───── Dataset extract ─────

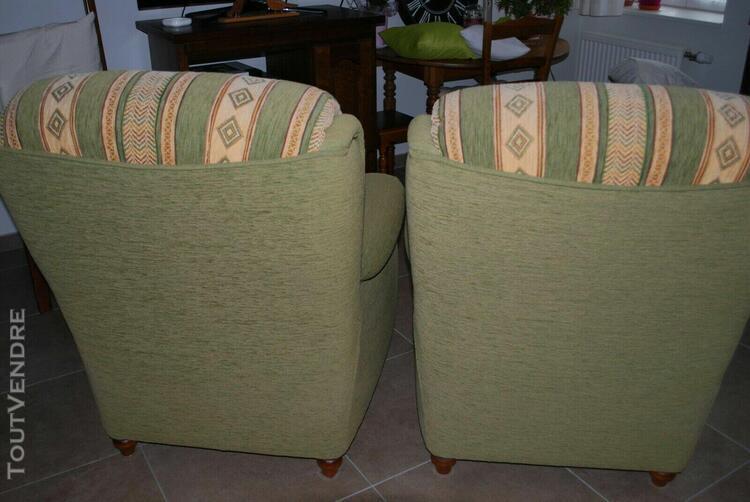 fauteuils en tissu vert amande cadre en merisier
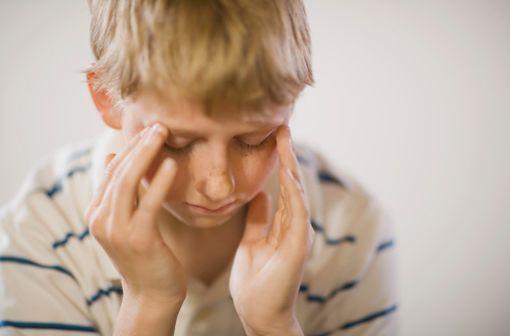Les enfants, dès 5 ans, peuvent éprouver de véritables crises de migraines, longues, répétées... A distinguer du mal de tête ponctuel et passager (illustration).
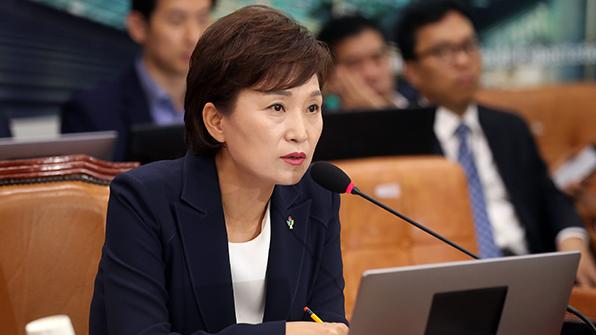 국토위 전체회의 또 무산…내일 김현미 보고서 채택 재시도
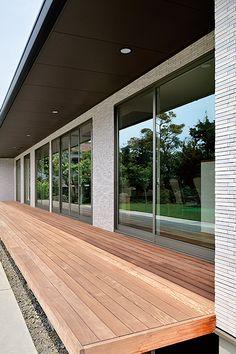 実例ギャラリー | 注文住宅の住友林業(ハウスメーカー)) Japanese Home Decor, Japanese House, Modern Japanese Architecture, Natural Interior, Exterior Cladding, Courtyard House, Wooden Decks, Balcony Design, Outdoor Kitchen Design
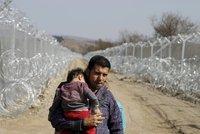 Makedonie dala migrantům stopku: Přes hranice nikdo nesmí!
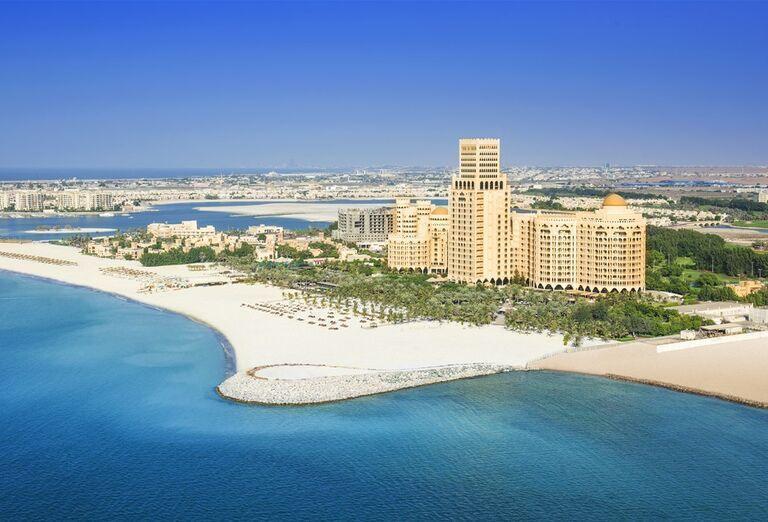 Pohľad na pláž a areál s bazénmi hotela Waldorf Astoria Ras Al Khaimah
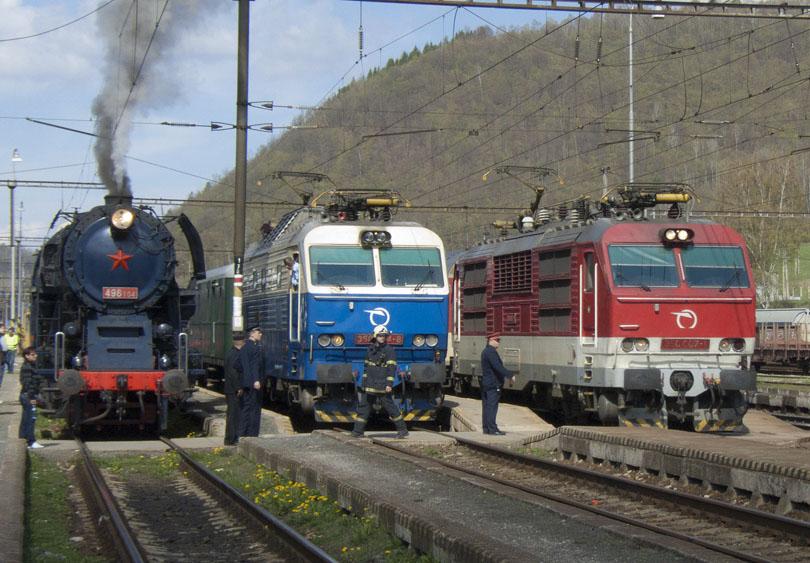 21.4. sme prišli do Košíc ale to som nefotil.Toto je fotka z 22.4 ked´sme s Albatrosom išli do Margecian a poprvý,krát išiel Hugo na požiarnom vlaku v historii goríl.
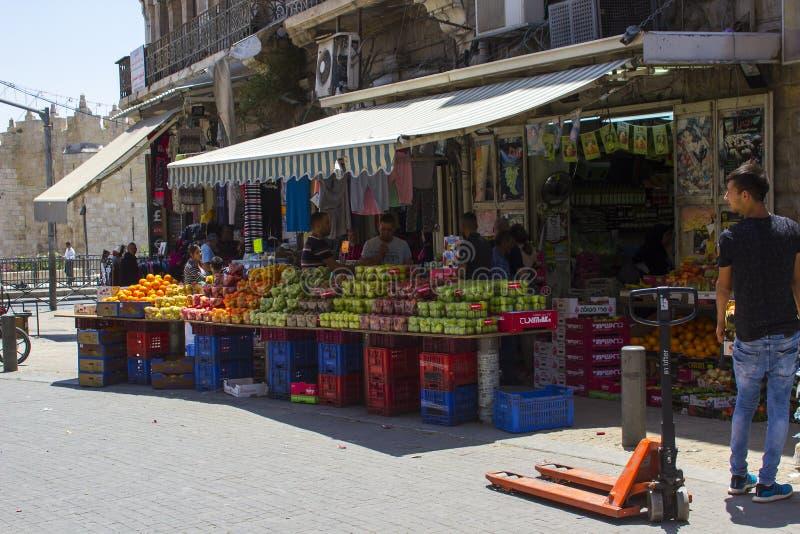 Bezig Nablus-Road in het Arabische Moslimkwart van Jeruzalem stock afbeeldingen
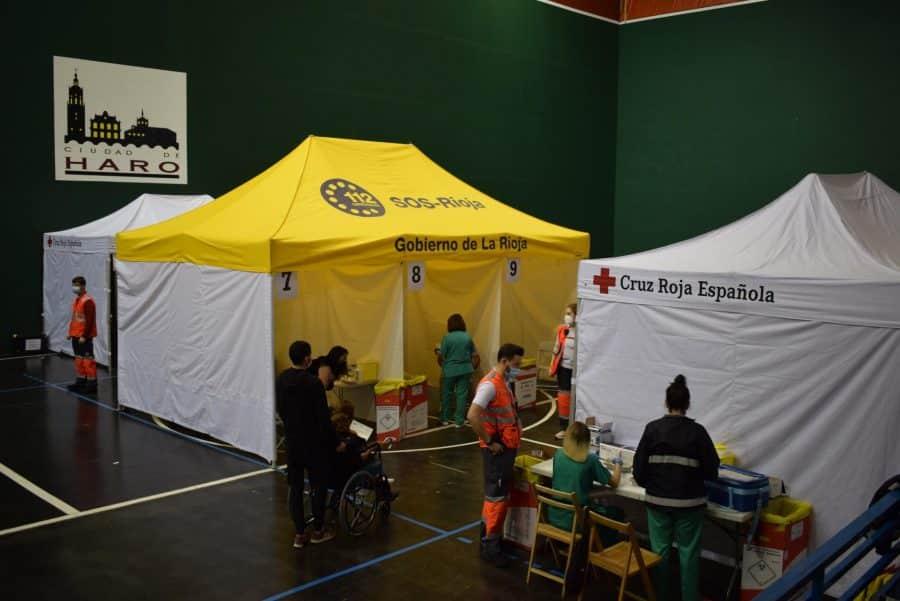 Unos 1.400 riojanos reciben la monodosis de Janssen en Haro 16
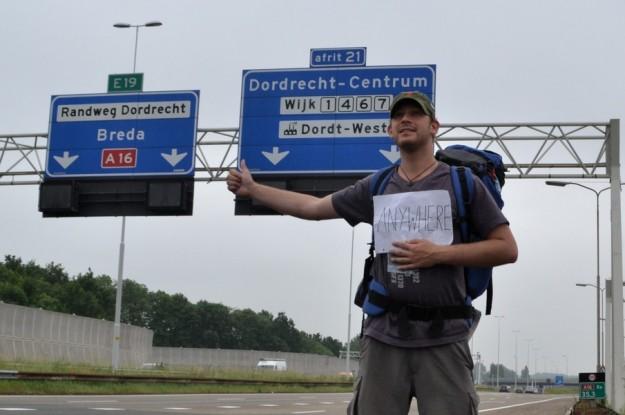 Historias de Autostop... Aquí practicándolo en el sur de Holanda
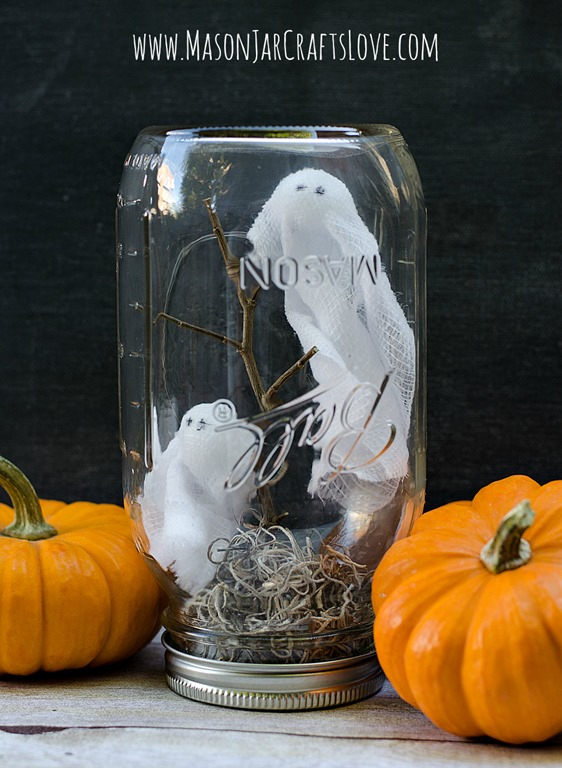 Mason jars Ghost Halloween Craft - Scary Halloween Decorations That'll Give You The Jitters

─────

Assignment: Begin at the top of the records above and retype each line exactly until the line containing "Pohľad na pláž", which is included. Skip all pictures.

Solution:
 fauteuils en tissu vert amande cadre en merisier
Les enfants, dès 5 ans, peuvent éprouver de véritables crises de migraines, longues, répétées... A distinguer du mal de tête ponctuel et passager (illustration).
 국토위 전체회의 또 무산…내일 김현미 보고서 채택 재시도
 実例ギャラリー | 注文住宅の住友林業(ハウスメーカー)) Japanese Home Decor, Japanese House, Modern Japanese Architecture, Natural Interior, Exterior Cladding, Courtyard House, Wooden Decks, Balcony Design, Outdoor Kitchen Design
 Makedonie dala migrantům stopku: Přes hranice nikdo nesmí!
 Pohľad na pláž a areál s bazénmi hotela Waldorf Astoria Ras Al Khaimah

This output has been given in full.